* _TASK TO COMPLETE_:
Return every line of the material below word for word, with no changes.

┌─ SOURCE INFORMATION

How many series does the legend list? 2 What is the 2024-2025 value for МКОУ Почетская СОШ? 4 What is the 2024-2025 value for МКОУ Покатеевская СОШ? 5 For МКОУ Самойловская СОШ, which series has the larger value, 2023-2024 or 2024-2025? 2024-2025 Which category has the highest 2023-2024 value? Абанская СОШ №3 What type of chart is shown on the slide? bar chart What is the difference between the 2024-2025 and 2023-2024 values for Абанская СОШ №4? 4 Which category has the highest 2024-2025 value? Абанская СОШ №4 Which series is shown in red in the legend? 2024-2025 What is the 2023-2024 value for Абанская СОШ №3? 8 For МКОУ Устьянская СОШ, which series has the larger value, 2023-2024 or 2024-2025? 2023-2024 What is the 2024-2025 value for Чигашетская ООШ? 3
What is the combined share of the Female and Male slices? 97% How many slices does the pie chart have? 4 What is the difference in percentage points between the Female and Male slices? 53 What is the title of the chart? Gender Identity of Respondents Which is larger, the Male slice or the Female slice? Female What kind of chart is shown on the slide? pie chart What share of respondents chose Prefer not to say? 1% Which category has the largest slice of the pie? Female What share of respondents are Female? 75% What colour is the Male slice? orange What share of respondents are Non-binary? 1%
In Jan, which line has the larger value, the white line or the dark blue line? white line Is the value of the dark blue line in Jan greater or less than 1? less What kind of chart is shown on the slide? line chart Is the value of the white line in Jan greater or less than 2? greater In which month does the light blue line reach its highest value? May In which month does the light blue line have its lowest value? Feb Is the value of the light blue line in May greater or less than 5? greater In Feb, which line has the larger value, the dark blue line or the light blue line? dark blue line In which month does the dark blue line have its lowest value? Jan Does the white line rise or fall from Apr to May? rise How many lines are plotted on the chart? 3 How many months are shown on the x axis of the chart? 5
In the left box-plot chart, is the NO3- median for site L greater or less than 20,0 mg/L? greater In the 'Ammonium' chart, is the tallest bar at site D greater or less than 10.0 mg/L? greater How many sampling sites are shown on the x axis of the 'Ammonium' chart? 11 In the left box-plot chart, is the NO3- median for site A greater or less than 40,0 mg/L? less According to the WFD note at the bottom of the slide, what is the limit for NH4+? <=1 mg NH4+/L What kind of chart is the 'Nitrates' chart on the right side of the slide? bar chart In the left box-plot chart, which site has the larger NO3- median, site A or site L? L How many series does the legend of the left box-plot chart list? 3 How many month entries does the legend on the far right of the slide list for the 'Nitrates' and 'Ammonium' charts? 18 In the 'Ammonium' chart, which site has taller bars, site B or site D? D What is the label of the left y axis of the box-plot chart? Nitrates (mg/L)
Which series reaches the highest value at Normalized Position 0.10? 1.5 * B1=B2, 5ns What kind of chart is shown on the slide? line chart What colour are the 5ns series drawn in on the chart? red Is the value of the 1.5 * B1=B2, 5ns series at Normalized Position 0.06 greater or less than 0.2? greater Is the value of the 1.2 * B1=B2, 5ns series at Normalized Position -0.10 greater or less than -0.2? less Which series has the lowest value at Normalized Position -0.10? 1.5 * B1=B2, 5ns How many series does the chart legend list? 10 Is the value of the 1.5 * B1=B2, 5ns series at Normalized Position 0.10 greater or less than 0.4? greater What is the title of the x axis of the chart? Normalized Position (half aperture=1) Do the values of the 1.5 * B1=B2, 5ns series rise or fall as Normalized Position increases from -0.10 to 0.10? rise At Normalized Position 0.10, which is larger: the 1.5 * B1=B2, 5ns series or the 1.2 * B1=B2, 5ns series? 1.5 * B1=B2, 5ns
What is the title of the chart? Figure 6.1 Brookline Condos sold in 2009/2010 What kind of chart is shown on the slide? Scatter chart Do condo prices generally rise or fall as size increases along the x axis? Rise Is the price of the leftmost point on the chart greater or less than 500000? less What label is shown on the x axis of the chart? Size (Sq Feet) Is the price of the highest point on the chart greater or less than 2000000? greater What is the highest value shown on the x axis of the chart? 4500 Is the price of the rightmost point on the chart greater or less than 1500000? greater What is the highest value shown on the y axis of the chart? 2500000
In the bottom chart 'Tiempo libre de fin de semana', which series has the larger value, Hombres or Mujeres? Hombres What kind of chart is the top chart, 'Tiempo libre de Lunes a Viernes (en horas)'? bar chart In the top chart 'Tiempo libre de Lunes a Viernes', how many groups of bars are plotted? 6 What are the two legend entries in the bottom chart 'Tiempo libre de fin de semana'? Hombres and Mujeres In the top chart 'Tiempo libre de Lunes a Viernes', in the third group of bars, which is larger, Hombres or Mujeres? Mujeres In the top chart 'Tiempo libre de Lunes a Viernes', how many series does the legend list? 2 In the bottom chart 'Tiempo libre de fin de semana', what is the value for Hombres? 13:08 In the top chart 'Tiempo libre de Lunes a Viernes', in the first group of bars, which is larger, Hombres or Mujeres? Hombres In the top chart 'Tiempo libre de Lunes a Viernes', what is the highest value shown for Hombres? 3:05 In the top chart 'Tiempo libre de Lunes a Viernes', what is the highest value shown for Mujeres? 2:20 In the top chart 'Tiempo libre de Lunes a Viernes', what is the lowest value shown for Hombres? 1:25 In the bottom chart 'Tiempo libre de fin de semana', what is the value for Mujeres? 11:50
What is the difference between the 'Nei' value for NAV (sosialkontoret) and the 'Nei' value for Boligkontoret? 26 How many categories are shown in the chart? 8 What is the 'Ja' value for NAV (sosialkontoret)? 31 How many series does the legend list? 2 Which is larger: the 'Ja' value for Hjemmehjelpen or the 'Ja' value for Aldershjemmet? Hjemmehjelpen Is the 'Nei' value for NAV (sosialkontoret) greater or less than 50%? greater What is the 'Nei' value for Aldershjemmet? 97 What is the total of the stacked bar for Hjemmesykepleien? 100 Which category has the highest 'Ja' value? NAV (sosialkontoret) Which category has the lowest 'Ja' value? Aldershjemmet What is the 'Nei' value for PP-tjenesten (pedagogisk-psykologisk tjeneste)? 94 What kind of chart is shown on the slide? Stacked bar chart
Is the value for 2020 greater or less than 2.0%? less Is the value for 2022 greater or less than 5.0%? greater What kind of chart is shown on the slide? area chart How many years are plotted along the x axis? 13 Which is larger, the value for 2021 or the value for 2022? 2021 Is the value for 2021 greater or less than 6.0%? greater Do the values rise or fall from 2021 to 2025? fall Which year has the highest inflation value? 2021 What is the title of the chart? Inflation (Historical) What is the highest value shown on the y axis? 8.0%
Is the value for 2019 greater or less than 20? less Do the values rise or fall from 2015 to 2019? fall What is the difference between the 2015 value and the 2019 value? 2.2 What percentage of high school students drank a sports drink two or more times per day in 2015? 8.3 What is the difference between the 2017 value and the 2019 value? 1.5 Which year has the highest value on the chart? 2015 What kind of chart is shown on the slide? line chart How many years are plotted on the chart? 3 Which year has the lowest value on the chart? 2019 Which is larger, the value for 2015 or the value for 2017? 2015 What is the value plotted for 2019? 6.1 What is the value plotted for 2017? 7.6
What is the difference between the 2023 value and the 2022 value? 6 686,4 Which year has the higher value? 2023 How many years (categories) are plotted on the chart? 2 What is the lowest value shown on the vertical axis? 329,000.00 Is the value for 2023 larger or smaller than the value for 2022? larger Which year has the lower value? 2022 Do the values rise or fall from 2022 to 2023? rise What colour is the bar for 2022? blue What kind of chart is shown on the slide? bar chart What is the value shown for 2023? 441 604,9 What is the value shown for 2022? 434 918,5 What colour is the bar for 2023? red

└─

* _REPLY TO THE TASK_:
How many series does the legend list? 2 What is the 2024-2025 value for МКОУ Почетская СОШ? 4 What is the 2024-2025 value for МКОУ Покатеевская СОШ? 5 For МКОУ Самойловская СОШ, which series has the larger value, 2023-2024 or 2024-2025? 2024-2025 Which category has the highest 2023-2024 value? Абанская СОШ №3 What type of chart is shown on the slide? bar chart What is the difference between the 2024-2025 and 2023-2024 values for Абанская СОШ №4? 4 Which category has the highest 2024-2025 value? Абанская СОШ №4 Which series is shown in red in the legend? 2024-2025 What is the 2023-2024 value for Абанская СОШ №3? 8 For МКОУ Устьянская СОШ, which series has the larger value, 2023-2024 or 2024-2025? 2023-2024 What is the 2024-2025 value for Чигашетская ООШ? 3
What is the combined share of the Female and Male slices? 97% How many slices does the pie chart have? 4 What is the difference in percentage points between the Female and Male slices? 53 What is the title of the chart? Gender Identity of Respondents Which is larger, the Male slice or the Female slice? Female What kind of chart is shown on the slide? pie chart What share of respondents chose Prefer not to say? 1% Which category has the largest slice of the pie? Female What share of respondents are Female? 75% What colour is the Male slice? orange What share of respondents are Non-binary? 1%
In Jan, which line has the larger value, the white line or the dark blue line? white line Is the value of the dark blue line in Jan greater or less than 1? less What kind of chart is shown on the slide? line chart Is the value of the white line in Jan greater or less than 2? greater In which month does the light blue line reach its highest value? May In which month does the light blue line have its lowest value? Feb Is the value of the light blue line in May greater or less than 5? greater In Feb, which line has the larger value, the dark blue line or the light blue line? dark blue line In which month does the dark blue line have its lowest value? Jan Does the white line rise or fall from Apr to May? rise How many lines are plotted on the chart? 3 How many months are shown on the x axis of the chart? 5
In the left box-plot chart, is the NO3- median for site L greater or less than 20,0 mg/L? greater In the 'Ammonium' chart, is the tallest bar at site D greater or less than 10.0 mg/L? greater How many sampling sites are shown on the x axis of the 'Ammonium' chart? 11 In the left box-plot chart, is the NO3- median for site A greater or less than 40,0 mg/L? less According to the WFD note at the bottom of the slide, what is the limit for NH4+? <=1 mg NH4+/L What kind of chart is the 'Nitrates' chart on the right side of the slide? bar chart In the left box-plot chart, which site has the larger NO3- median, site A or site L? L How many series does the legend of the left box-plot chart list? 3 How many month entries does the legend on the far right of the slide list for the 'Nitrates' and 'Ammonium' charts? 18 In the 'Ammonium' chart, which site has taller bars, site B or site D? D What is the label of the left y axis of the box-plot chart? Nitrates (mg/L)
Which series reaches the highest value at Normalized Position 0.10? 1.5 * B1=B2, 5ns What kind of chart is shown on the slide? line chart What colour are the 5ns series drawn in on the chart? red Is the value of the 1.5 * B1=B2, 5ns series at Normalized Position 0.06 greater or less than 0.2? greater Is the value of the 1.2 * B1=B2, 5ns series at Normalized Position -0.10 greater or less than -0.2? less Which series has the lowest value at Normalized Position -0.10? 1.5 * B1=B2, 5ns How many series does the chart legend list? 10 Is the value of the 1.5 * B1=B2, 5ns series at Normalized Position 0.10 greater or less than 0.4? greater What is the title of the x axis of the chart? Normalized Position (half aperture=1) Do the values of the 1.5 * B1=B2, 5ns series rise or fall as Normalized Position increases from -0.10 to 0.10? rise At Normalized Position 0.10, which is larger: the 1.5 * B1=B2, 5ns series or the 1.2 * B1=B2, 5ns series? 1.5 * B1=B2, 5ns
What is the title of the chart? Figure 6.1 Brookline Condos sold in 2009/2010 What kind of chart is shown on the slide? Scatter chart Do condo prices generally rise or fall as size increases along the x axis? Rise Is the price of the leftmost point on the chart greater or less than 500000? less What label is shown on the x axis of the chart? Size (Sq Feet) Is the price of the highest point on the chart greater or less than 2000000? greater What is the highest value shown on the x axis of the chart? 4500 Is the price of the rightmost point on the chart greater or less than 1500000? greater What is the highest value shown on the y axis of the chart? 2500000
In the bottom chart 'Tiempo libre de fin de semana', which series has the larger value, Hombres or Mujeres? Hombres What kind of chart is the top chart, 'Tiempo libre de Lunes a Viernes (en horas)'? bar chart In the top chart 'Tiempo libre de Lunes a Viernes', how many groups of bars are plotted? 6 What are the two legend entries in the bottom chart 'Tiempo libre de fin de semana'? Hombres and Mujeres In the top chart 'Tiempo libre de Lunes a Viernes', in the third group of bars, which is larger, Hombres or Mujeres? Mujeres In the top chart 'Tiempo libre de Lunes a Viernes', how many series does the legend list? 2 In the bottom chart 'Tiempo libre de fin de semana', what is the value for Hombres? 13:08 In the top chart 'Tiempo libre de Lunes a Viernes', in the first group of bars, which is larger, Hombres or Mujeres? Hombres In the top chart 'Tiempo libre de Lunes a Viernes', what is the highest value shown for Hombres? 3:05 In the top chart 'Tiempo libre de Lunes a Viernes', what is the highest value shown for Mujeres? 2:20 In the top chart 'Tiempo libre de Lunes a Viernes', what is the lowest value shown for Hombres? 1:25 In the bottom chart 'Tiempo libre de fin de semana', what is the value for Mujeres? 11:50
What is the difference between the 'Nei' value for NAV (sosialkontoret) and the 'Nei' value for Boligkontoret? 26 How many categories are shown in the chart? 8 What is the 'Ja' value for NAV (sosialkontoret)? 31 How many series does the legend list? 2 Which is larger: the 'Ja' value for Hjemmehjelpen or the 'Ja' value for Aldershjemmet? Hjemmehjelpen Is the 'Nei' value for NAV (sosialkontoret) greater or less than 50%? greater What is the 'Nei' value for Aldershjemmet? 97 What is the total of the stacked bar for Hjemmesykepleien? 100 Which category has the highest 'Ja' value? NAV (sosialkontoret) Which category has the lowest 'Ja' value? Aldershjemmet What is the 'Nei' value for PP-tjenesten (pedagogisk-psykologisk tjeneste)? 94 What kind of chart is shown on the slide? Stacked bar chart
Is the value for 2020 greater or less than 2.0%? less Is the value for 2022 greater or less than 5.0%? greater What kind of chart is shown on the slide? area chart How many years are plotted along the x axis? 13 Which is larger, the value for 2021 or the value for 2022? 2021 Is the value for 2021 greater or less than 6.0%? greater Do the values rise or fall from 2021 to 2025? fall Which year has the highest inflation value? 2021 What is the title of the chart? Inflation (Historical) What is the highest value shown on the y axis? 8.0%
Is the value for 2019 greater or less than 20? less Do the values rise or fall from 2015 to 2019? fall What is the difference between the 2015 value and the 2019 value? 2.2 What percentage of high school students drank a sports drink two or more times per day in 2015? 8.3 What is the difference between the 2017 value and the 2019 value? 1.5 Which year has the highest value on the chart? 2015 What kind of chart is shown on the slide? line chart How many years are plotted on the chart? 3 Which year has the lowest value on the chart? 2019 Which is larger, the value for 2015 or the value for 2017? 2015 What is the value plotted for 2019? 6.1 What is the value plotted for 2017? 7.6
What is the difference between the 2023 value and the 2022 value? 6 686,4 Which year has the higher value? 2023 How many years (categories) are plotted on the chart? 2 What is the lowest value shown on the vertical axis? 329,000.00 Is the value for 2023 larger or smaller than the value for 2022? larger Which year has the lower value? 2022 Do the values rise or fall from 2022 to 2023? rise What colour is the bar for 2022? blue What kind of chart is shown on the slide? bar chart What is the value shown for 2023? 441 604,9 What is the value shown for 2022? 434 918,5 What colour is the bar for 2023? red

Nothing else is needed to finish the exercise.